Interpreting Neural Language Models
for Linguistic Complexity Assessment

Gabriele Sarti

Abstract

Lo studio della complessità linguistica è un ambito profondamente multidisciplinare, che spazia dallo studio dell’elaborazione cognitiva in lettori umani alla classificazione della complessità strutturale caratterizzante espressioni in linguaggio naturale. In tempi recenti, l’utilizzo di metodi computazionali per il trattamento e l’analisi del linguaggio ha prodotto importanti sviluppi nella comprensione di molteplici fenomeni associati alla complessità linguistica. In linea con lo stato dell’arte del settore, questa tesi presenta uno studio model-driven di molteplici fenomeni associati alla complessità linguistica. In primo luogo, vengono esplorate empiricamente le relazioni che sussistono tra varie metriche estrinseche di complessità – percezione di complessità linguistica, leggibilità, elaborazione cognitiva e prevedibilità – evidenziando similitudini e differenze da una prospettiva linguisticamente e cognitivamente motivata. In seguito, viene studiato come l’informazione alla base delle diverse metriche di complessità possa essere acquisita da modelli del linguaggio basati su reti neurali, a vari livelli di astrazione e granularità, applicando tecniche di interpretabilità derivate dalla letteratura sull’elaborazione del linguaggio naturale. In conclusione, viene valutata la capacità di vari modelli computazionali di complessità nel prevedere difficoltà di elaborazione cognitiva associate a costrutti sintattici atipici, quali le garden-path sentences. I risultati sperimentali di questo studio forniscono prove convergenti riguardo alle limitate capacità di astrazione e generalizzazione dei modelli di linguaggio neurali allo stato dell’arte per la previsione della complessità linguistica, e incoraggiano all’adozione di linee di ricerca che integrino informazione simbolica e interpretabile in questo settore. In un’ottica di riproducibilità, il codice utilizzato per gli esperimenti viene reso disponibile al seguente indirizzo: https://github.com/gsarti/interpreting-complexity

Introduction

The study of complexity in language production and comprehension is a multidisciplinary field encompassing approaches that range from the analysis of cognitive processing phenomena in human subjects to the classification of structural complexity in natural language utterances. Because of its inherently faceted nature, linguistic complexity still defies a univocal definition and depends heavily on the point of view adopted during experimental inquiries. In recent years, as a consequence of the astounding expansion in human technological capabilities, the scientific community witnessed a proliferation of studies leveraging computational methods to investigate different complexity perspectives and develop automatic systems for linguistic complexity assessment. The introduction of neural network models able to automatically learn hierarchical representations of language spurred new lines of research in the field of Natural Language Processing, with researchers aiming to reverse-engineer theoretical intuitions by interpreting results and learning mechanics of those models. Nowadays, deep computational models are routinely adopted to study and evaluate linguistic complexity in applicative settings such as readability assessment, simplification, and first/second language learning.

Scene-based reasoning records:

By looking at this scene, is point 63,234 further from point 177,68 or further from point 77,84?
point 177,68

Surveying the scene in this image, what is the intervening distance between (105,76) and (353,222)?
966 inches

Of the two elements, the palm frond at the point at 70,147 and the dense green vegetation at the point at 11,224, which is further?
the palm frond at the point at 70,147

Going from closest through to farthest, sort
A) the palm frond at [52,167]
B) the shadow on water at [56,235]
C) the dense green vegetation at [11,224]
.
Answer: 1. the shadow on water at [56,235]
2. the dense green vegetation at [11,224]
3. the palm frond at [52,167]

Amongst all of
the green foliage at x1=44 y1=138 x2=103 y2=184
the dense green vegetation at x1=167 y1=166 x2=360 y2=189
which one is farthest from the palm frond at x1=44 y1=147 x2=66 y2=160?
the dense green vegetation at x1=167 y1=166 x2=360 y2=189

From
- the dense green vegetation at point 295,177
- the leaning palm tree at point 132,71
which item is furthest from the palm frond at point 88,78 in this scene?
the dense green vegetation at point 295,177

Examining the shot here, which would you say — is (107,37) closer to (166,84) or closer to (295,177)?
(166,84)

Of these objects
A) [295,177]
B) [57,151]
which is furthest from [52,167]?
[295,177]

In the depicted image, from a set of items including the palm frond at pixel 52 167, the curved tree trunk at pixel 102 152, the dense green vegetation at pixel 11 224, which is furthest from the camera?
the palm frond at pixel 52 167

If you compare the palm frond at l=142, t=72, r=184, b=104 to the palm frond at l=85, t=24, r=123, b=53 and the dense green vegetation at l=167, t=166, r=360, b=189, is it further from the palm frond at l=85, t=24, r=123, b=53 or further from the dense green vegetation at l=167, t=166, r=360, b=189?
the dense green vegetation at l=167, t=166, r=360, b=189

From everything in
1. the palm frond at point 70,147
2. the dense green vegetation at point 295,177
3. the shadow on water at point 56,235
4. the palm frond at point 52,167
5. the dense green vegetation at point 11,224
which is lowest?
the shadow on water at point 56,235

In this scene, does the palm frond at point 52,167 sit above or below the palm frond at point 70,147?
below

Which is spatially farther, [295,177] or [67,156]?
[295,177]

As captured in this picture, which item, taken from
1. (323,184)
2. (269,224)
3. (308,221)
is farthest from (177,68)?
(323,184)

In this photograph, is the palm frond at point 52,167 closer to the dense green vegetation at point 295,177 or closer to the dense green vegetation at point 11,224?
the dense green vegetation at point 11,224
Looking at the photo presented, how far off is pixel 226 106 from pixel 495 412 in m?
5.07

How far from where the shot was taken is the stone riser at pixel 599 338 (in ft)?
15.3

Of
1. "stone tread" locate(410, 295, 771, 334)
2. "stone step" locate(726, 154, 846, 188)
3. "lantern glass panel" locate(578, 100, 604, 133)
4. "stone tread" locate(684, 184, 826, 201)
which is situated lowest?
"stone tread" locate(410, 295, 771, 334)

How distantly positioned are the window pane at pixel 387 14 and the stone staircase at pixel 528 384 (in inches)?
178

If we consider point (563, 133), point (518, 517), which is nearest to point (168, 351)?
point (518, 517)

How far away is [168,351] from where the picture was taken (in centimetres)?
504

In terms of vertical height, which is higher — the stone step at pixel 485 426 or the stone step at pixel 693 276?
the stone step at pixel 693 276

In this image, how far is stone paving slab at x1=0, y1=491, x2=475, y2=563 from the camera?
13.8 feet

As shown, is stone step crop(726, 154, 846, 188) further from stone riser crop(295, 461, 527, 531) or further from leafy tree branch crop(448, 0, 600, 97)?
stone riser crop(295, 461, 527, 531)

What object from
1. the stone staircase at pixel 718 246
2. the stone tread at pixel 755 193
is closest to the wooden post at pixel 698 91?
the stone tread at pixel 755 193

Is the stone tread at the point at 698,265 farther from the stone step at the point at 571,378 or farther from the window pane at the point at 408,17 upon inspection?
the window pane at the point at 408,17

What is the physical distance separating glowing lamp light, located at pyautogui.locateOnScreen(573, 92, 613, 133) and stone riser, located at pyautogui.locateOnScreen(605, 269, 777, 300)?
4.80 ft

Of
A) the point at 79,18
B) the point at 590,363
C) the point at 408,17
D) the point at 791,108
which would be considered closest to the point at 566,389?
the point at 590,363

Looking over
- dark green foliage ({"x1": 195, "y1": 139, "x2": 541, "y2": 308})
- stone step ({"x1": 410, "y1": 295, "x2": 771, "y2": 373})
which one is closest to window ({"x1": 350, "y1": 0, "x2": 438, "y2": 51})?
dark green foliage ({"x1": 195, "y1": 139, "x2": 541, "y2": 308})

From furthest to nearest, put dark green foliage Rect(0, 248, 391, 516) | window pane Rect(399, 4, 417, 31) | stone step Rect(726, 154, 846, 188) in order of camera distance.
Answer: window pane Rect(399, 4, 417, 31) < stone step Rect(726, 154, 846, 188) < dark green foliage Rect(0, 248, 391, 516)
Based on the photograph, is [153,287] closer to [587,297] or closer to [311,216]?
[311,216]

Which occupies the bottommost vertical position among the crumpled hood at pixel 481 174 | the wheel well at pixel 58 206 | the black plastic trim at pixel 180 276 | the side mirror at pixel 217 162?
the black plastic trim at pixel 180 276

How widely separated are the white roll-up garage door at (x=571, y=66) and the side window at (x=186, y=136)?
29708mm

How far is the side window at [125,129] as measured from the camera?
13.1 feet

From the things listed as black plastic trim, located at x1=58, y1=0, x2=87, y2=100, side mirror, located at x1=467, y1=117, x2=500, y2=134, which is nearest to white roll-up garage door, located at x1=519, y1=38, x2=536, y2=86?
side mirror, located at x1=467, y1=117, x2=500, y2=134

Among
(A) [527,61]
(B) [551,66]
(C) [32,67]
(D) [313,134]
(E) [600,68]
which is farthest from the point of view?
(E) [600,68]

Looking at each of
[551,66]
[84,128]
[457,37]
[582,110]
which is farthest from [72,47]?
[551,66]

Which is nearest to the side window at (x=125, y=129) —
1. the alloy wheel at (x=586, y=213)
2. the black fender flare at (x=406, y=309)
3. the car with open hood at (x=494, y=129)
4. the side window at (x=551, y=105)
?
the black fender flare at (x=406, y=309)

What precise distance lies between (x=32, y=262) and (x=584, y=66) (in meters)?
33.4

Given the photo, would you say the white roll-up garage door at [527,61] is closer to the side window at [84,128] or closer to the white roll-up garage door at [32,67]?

Goal 1
Gather every line of the records that contains the string "closest".
Goal 2
Extend the introduction on neural models for linguistic complexity assessment, picking up after its final sentence.

Expected answer 1
Going from closest through to farthest, sort
is closest to the wooden post at pixel 698 91?
which would be considered closest to the point at 566,389?
which one is closest to window ({"x1": 350, "y1": 0, "x2": 438, "y2": 51})?

Expected answer 2
This thesis fits into this current line of research by pursuing a two-fold aim. On the one hand, it investigates the connection between multiple human-centric perspectives of linguistic complexity – perception of complexity, readability, cognitive processing, and predictability – highlighting similarities and differences between them from a linguistically and cognitively-motivated viewpoint. On the other hand, it studies how those perspectives are learned by deep learning models at various levels of granularity. This work’s primary focus concerns the analysis of learned representations using multiple interpretability techniques derived from the natural language processing (NLP) literature and the study of abstraction and generalization capabilities of modern computational models of language. A model-driven approach is adopted throughout this study, following the intuition that learned representations can be leveraged as proxies of the informational content required to perform linguistic complexity assessment. The modeling of linguistic complexity is studied on multiple extensively-used corpora spanning three complexity-related tasks – perceived complexity prediction, automatic readability assessment, and gaze metrics prediction – and further validated on ad-hoc psycholinguistic test suites. To further validate the impact of structural factors for complexity assessment, neural network-based annotation pipelines are notably employed alongside neural language models as black-box feature extraction systems.

Chapter 1 marks the beginning of this work by introducing the reader to the multiple facets of linguistic complexity. It starts with a broad categorization of complexity measurements into a spectrum taking into account both the perspective of analysis (intrinsic or extrinsic) and the processing modalities (online or offline). Relevant intrinsic perspectives related to linguistic complexity are then briefly presented, focusing on the extraction and use of morphosyntactic structures in complexity studies and the use of information-theoretic surprisal from language models as a structural measure of complexity. The three extrinsic complexity tasks representing this study’s focus and their respective corpora are introduced in detail, focusing on their differences both from a conceptual and a data collection perspective. The chapter ends with an introduction to garden-path sentences, peculiar syntactic constructs associated with cognitive processing difficulties, later employed in the experiments of Chapter 5.

Chapter 2 motivates the choice of NLMs as the critical component in our experimental analysis: their ability to encode both semantic and structural properties of language makes them especially suitable in the context of linguistic complexity modeling. After a summary of the ascent of NLMs in the field of NLP, the two neural language models used in experimental sections are presented in detail. To conclude, three interpretability approaches are used to leverage learned representations to study complexity learning across tasks, and abstraction layers are presented.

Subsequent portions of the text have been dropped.